> _Your goal_:
Transcribe the GIF graph unlearning listing below word for word, from its title line to the end of the abstract summary.

— START OF Excerpted passage —

GIF: A General Graph Unlearning Strategy via Influence Function

• URL: http://arxiv.org/abs/2304.02835v1
• Date: Thu, 6 Apr 2023 03:02:54 GMT
• Title: GIF: A General Graph Unlearning Strategy via Influence Function
• Authors: Jiancan Wu, Yi Yang, Yuchun Qian, Yongduo Sui, Xiang Wang, Xiangnan He
• Abstract summary: Graph Influence Function (GIF) is a model-agnostic unlearning method that can efficiently and accurately estimate parameter changes in response to a $epsilon$-mass perturbation in deleted data. We conduct extensive experiments on four representative GNN models and three benchmark datasets to justify GIF's superiority in terms of unlearning efficacy, model utility, and unlearning efficiency.

— END OF Excerpted passage —
— START OF Entries —

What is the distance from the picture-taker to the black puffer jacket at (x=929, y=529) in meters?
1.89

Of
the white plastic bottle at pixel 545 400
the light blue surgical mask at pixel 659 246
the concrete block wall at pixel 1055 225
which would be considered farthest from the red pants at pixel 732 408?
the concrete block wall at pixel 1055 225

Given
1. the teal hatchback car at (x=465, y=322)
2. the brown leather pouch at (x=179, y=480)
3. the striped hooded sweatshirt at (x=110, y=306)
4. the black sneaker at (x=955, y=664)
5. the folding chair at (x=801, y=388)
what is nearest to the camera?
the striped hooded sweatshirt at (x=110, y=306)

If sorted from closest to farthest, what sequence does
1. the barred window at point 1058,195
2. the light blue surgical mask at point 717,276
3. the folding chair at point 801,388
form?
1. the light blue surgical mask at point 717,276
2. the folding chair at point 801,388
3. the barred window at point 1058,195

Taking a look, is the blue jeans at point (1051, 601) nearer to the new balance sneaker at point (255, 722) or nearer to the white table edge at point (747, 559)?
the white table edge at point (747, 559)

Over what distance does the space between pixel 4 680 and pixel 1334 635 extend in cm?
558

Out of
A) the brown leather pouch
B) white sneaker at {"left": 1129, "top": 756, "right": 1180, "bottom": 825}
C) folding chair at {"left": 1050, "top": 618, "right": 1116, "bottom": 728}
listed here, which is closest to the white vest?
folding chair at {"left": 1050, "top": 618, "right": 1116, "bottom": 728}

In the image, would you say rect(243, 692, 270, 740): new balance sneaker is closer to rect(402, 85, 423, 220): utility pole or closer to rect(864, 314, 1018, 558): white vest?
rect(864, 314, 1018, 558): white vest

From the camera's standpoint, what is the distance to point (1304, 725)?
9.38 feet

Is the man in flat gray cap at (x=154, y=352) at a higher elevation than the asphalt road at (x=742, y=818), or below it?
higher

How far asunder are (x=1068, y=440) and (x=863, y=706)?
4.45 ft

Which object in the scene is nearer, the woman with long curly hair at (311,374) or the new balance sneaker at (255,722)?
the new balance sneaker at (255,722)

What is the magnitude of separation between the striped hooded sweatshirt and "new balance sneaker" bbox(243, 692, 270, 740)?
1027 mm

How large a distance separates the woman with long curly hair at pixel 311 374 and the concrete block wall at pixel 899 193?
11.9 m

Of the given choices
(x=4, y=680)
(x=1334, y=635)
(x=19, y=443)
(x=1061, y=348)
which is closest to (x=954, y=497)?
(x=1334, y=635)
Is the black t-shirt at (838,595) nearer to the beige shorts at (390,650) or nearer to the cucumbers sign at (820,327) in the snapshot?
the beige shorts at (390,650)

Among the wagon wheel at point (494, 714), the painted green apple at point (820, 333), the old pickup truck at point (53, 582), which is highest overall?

— END OF Entries —

> _Answer to this problem_:
GIF: A General Graph Unlearning Strategy via Influence Function

• URL: http://arxiv.org/abs/2304.02835v1
• Date: Thu, 6 Apr 2023 03:02:54 GMT
• Title: GIF: A General Graph Unlearning Strategy via Influence Function
• Authors: Jiancan Wu, Yi Yang, Yuchun Qian, Yongduo Sui, Xiang Wang, Xiangnan He
• Abstract summary: Graph Influence Function (GIF) is a model-agnostic unlearning method that can efficiently and accurately estimate parameter changes in response to a $epsilon$-mass perturbation in deleted data. We conduct extensive experiments on four representative GNN models and three benchmark datasets to justify GIF's superiority in terms of unlearning efficacy, model utility, and unlearning efficiency.